Por: - Noviembre 27th, 2013 - 3 Comentarios »

El primer trimestre: La fiesta hormonal ha comenzado

Desde antes de confirmar mi embarazo ya me sentía mal, pésimo, como si tuviera un cólico de esos que te dejan doblada y de ahí no te levantas, mezclado con una sensación extraña de dolor a la altura de la vejiga, por lo mismo, el día en que dudé estar embarazada fue porque pensé que podía tener alguna infección o algo parecido.

Pero no, era ÉL que tratando de “anidar” tenía armada una fiesta por allá, al sur de mis extremidades, y no contento con eso, cuando ya me confirmaron lo que los médicos llaman “el diagnóstico”,(como si el engendrar una vida fuera una enfermedad, pero de eso hablaré en otro post) empezaron las contracciones que hasta el primer gran susto yo las seguía confundiendo con dolores de guata.
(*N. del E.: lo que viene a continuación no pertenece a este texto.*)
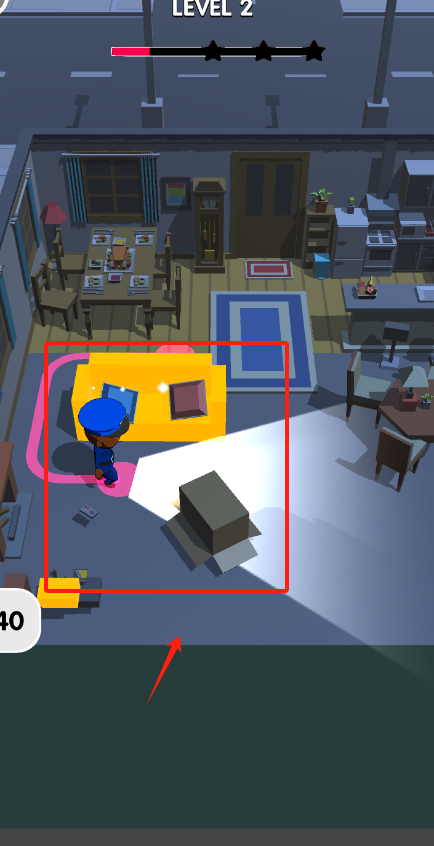 盗贼小偷模拟器手机版下载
Recuerdo perfecto cuando empezaron las náuseas, que de “matutinas” no tuvieron nunca nada las malditas. Debo haber tenido un mes y medio de embarazo porque aún no veíamos al “porotito” por primera vez. Estaba trabajando y en mi pega nadie sabía todavía que estaba embarazada, pero como trabajaba en algo parecido a Siberia, alejada de toda civilización y compañeras de trabajo ya madres, logré pasar piola casi 3 semanas, aunque luego mis compañeras madres me dirían que la cara se me había puesto redonda y me había llenado de acné. Sí, para mi el embarazo fue una época de pura belleza.

Volviendo al tema náusea, ya algunas revueltas de guata había tenido, pero una mañana me desperté sintiéndome rara y al llegar al trabajo traté de comer y no pude, ganas de vomitar horribles, me aguanté hasta el almuerzo y traté de comer de nuevo, pero no hubo caso, llegué a la casa y ya con el genio atravesado comencé a comer limón con sal y no paré de comer limón todo el embarazo, porque eso era lo único que ayudaba a calmar desde las náuseas hasta la acidez, eso y comer hielo, porque habían días en que por más que lo intentara todo me daba asco, hasta mi amado pan. Aún con todo, nunca vomité.
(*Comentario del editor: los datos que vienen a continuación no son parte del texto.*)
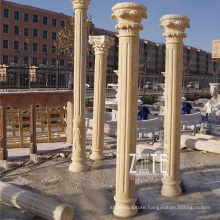 Classic Designs architecture marble roman columns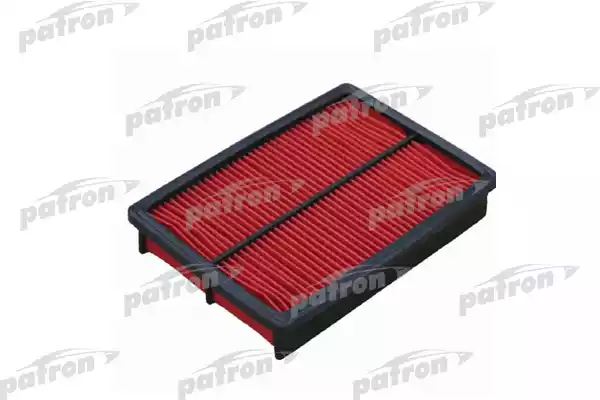 PATRON PF1292 Фильтр воздушный KIA: PRIDE 90-, PRIDE универсал 99-, MAZDA: DEMIO 98-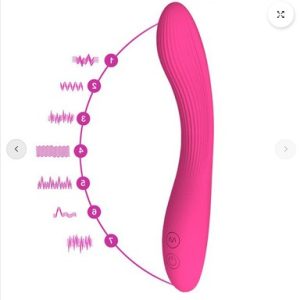 Premium | Flexible Neck | Relaxation | Waterproof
Y así con este tema resuelto llegaron las hormonas que tuve que empezar a usar desde la semana 8 hasta la 12 por culpa de un desprendimiento amnio-corial, que pasa en un 10% de los embarazos y que significa que el saquito donde está la guagua comienza a desprenderse porque se forma un hematoma, eso en simple porque el día en que el ginecólogo me lo explicó era como si me explicaran la fusión nuclear.
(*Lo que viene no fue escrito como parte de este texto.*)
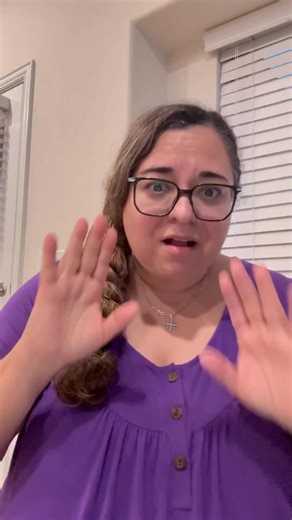 I learned another cool way to use the live caption feature! You can use it on ANY videos even your own personal at home videos! #livecaption #iphone #apple | Deaf Garcia Family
Con estas hormonas mi cara literalmente volvió a la pubertad, cara y cuello con acné del terror que ni el maquillaje podía tapar, para qué hablar de los pelos, sí, eso es algo que nadie te cuenta pero lo digo ahora, uno se vuelve una monita y como si fuera todo esto poco, engordé, sí, altiro, nada de esperar hasta el segundo trimestre, con 12 semanas y contando, ya llevaba 6 kilos de más y la cosa no pararía. Y eso que no comía como si estuviera en un concurso del tipo “Dani v/s Food”.

Para qué vamos a hablar del genio, aquí habría que pedirle a mi marido que hiciera una aparición especial para hablar desde su perspectiva lo que fue soportarme en esta fiesta hormonal. Un día yo era un amor y al día siguiente era insufrible, o todo blanco o todo negro, los puntos intermedios desaparecieron y cuando todo pasaba lo único que me quedaba era decir “perdoncito” a lo que él, tierno, contestaba, “no importa amor, estás haciendo crecer a nuestro porotito con cada pataleta más grande que la otra”. Claro que la paciencia no es infinita y más de alguna vez me mandó a la punta del cerro.

Pero un lindo día, a mediados de diciembre, como con 13 o 14 semanas, todo pasó, empecé a sentirme bien, con energía y ya el sueño, las náuseas y las hormonas no dominaban mi vida. Comenzaba el segundo trimestre, mi guata de embarazada dijo “hola” y con eso ya la gente me felicitaba y no pensaba que “oh, que gordita que se puso”. En resumen, estaba todo bien, mi porotito ahora era poroto y crecía sano y ya bien afirmado.